BDSM/Consideration collar and expectations
Expert: Mistress Violette - 12/10/2007
QuestionDear Ma'am,
I've been in the lifestyle for about 6 months now, so I'm still really "fresh." I met my Sir a couple of months ago. Our relationship has progressed and He's offered me a collar of consideration. I am not collared at the moment, as He's waiting on it to be delivered. Here's where I need help. He's asked me to make a list of my expectations. What I expect from our relationship and Him. The problem is other than expecting that He not intentionally harm me physically, mentally emotionally, and that I expect to serve Him I don't have any other significant expectations that pop out at me. Maybe they're there, but I don't see them? I get the feeling He wants more than what I've mentioned. Any ideas how I'd tap into that? I've never been all that great at taking my feelings and putting them into words... generally I end up stumbling in search of the right word.
AnswerHello, Cecilia,
I'm willing to bet your dominant isn't looking for Pulitzer material. :) See if you can relax and maybe even enjoy this exercise. It's like he wants you to have an honest, earnest discussion with him but he's tried to remove the intimidation factor by letting you write rather than talk. He's also letting you take your time and think things out. That should make the face to face discussion easier. Don't worry about the right word, just express your concepts as best you can.

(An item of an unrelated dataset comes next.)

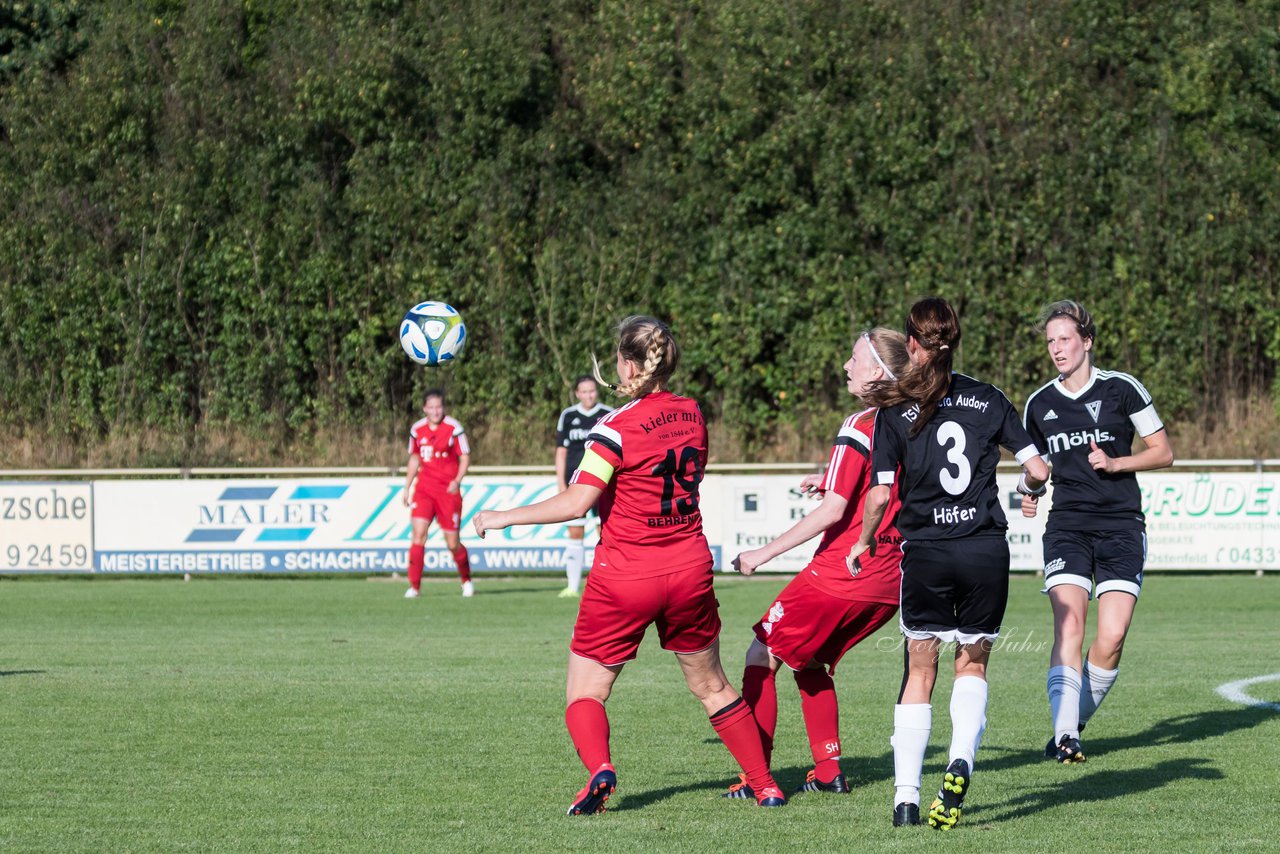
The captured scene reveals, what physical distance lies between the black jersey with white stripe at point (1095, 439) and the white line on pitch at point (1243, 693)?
6.96 feet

I'm also willing to bet you actually have more expectations than you think, you just need to identify them. It's hard because you're not thinking of them as expectations, you're thinking of them as part of life or part of the relationship. For instance, most of us expect family to acknowledge a birthday and for most of us, that happens. We think of it as what family does but it's still an expectation.
I think you'll be able to define your expectations if think about the relationship in the future. What do you expect in terms of communication, for instance? How specific do you expect his orders to be? What do you mean when you say serve him? You probably have a picture in your head of what service entails, of how the relationship will look. Flesh it out in your mind, see the two of you interacting. I suspect you'll see him doing things or responding to you in certain ways, ways that you expect.
Also think about what you need from him. More pushing in play or less, lots of aftercare or little, talk time, silent time, alone time? Are there areas of your life that don't require his control? How do you need him to interact with your friends and family?
Expectations are simply things you believe he will do. So, you see, you're dealing with thoughts, not feelings. Judging from the way you wrote your question, you don't have any difficulty expressing your thoughts; your question was very well written. Once you think about it, my sense is the problem will be too many expectations, not too few. If that happens, pare your list down to the most important ones, the least obvious ones or the ones that are most open to interpretation. These are things you want to have clear in the beginning. And, of course, you're going to expect that the channels of communication will always be open, so you can both discuss expectations and changes in expectations that might occur in the future.
You're going through a wonderfully exciting time right now. If I can help you with any other questions, please ask. Enjoy!